The first time my dad ever found out I had got my period was when my mother told him, over dinner, the night it first happened. “You know the agony she’d been in, the last couple of weeks?” “Yes?” asked my extremely worried father. “She grew up. That’s what that was about.” My father nodded in acquiescence, asking my mother to let him know if I should be taken to a gynaecologist soon.
I know this because I asked my mother what he had to say about it the next morning. His opinion mattered to me, it still does. Through spiels on failed relationships and successful friendships, the idea of telling people to “fug off” (dad has always merrily misspelt common curse words, believing that they add extra vitriol) when they try to tell you what women should and shouldn’t do – and a whole arsenal of ‘sorry dad’ jokes, he’s just been, well, there.
How Could I Not Tell My Dad About the Pain?

══════════

### Exercise brief
Repeat the passage about the father's reaction word for word, between "The first time" and "About the Pain?", inclusive.

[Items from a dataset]

══════════

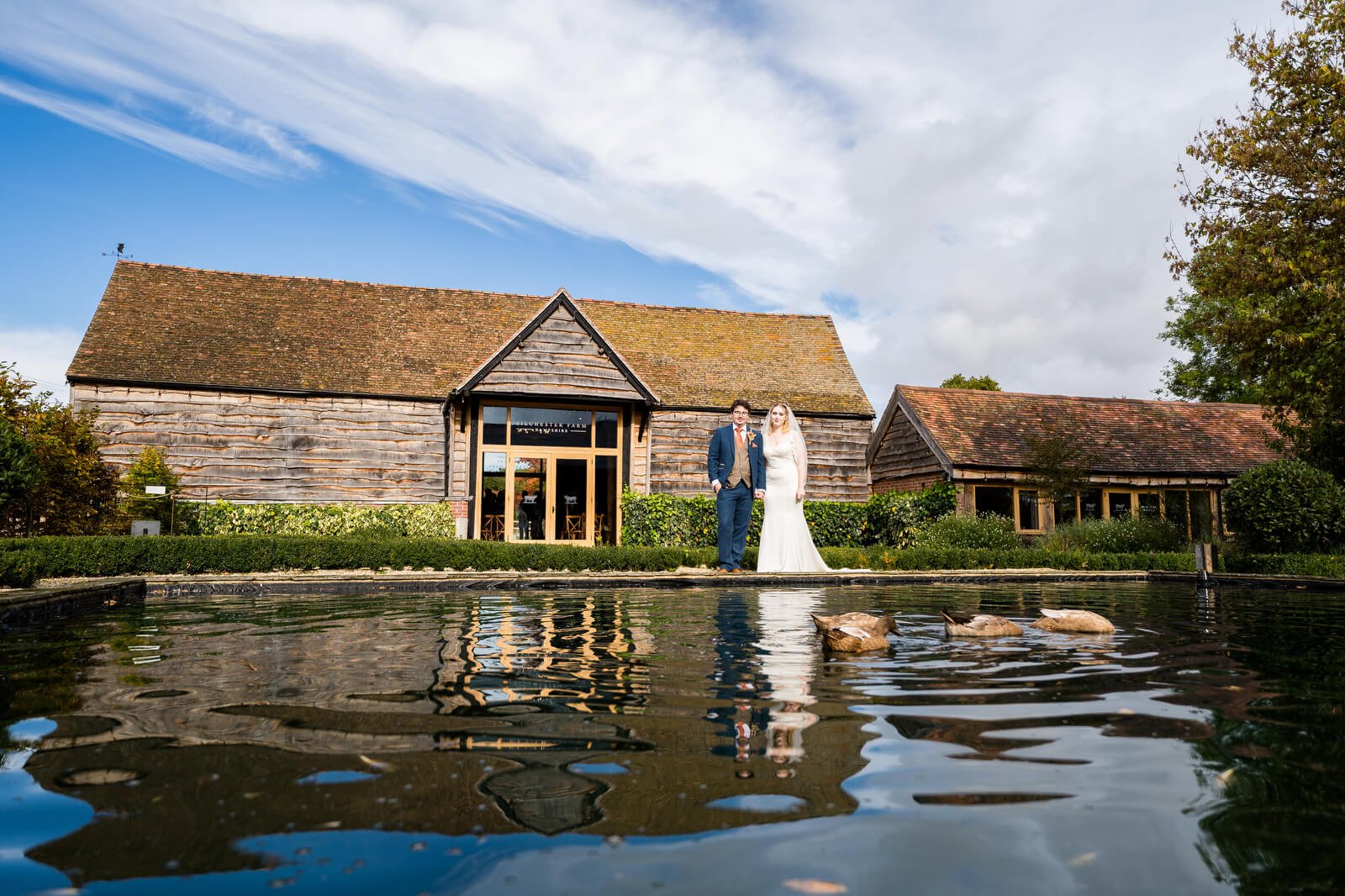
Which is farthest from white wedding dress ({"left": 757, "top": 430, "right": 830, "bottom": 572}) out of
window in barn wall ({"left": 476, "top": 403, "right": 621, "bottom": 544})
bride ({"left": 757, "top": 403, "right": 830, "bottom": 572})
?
window in barn wall ({"left": 476, "top": 403, "right": 621, "bottom": 544})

══════════

### Exercise result
The first time my dad ever found out I had got my period was when my mother told him, over dinner, the night it first happened. “You know the agony she’d been in, the last couple of weeks?” “Yes?” asked my extremely worried father. “She grew up. That’s what that was about.” My father nodded in acquiescence, asking my mother to let him know if I should be taken to a gynaecologist soon.
I know this because I asked my mother what he had to say about it the next morning. His opinion mattered to me, it still does. Through spiels on failed relationships and successful friendships, the idea of telling people to “fug off” (dad has always merrily misspelt common curse words, believing that they add extra vitriol) when they try to tell you what women should and shouldn’t do – and a whole arsenal of ‘sorry dad’ jokes, he’s just been, well, there.
How Could I Not Tell My Dad About the Pain?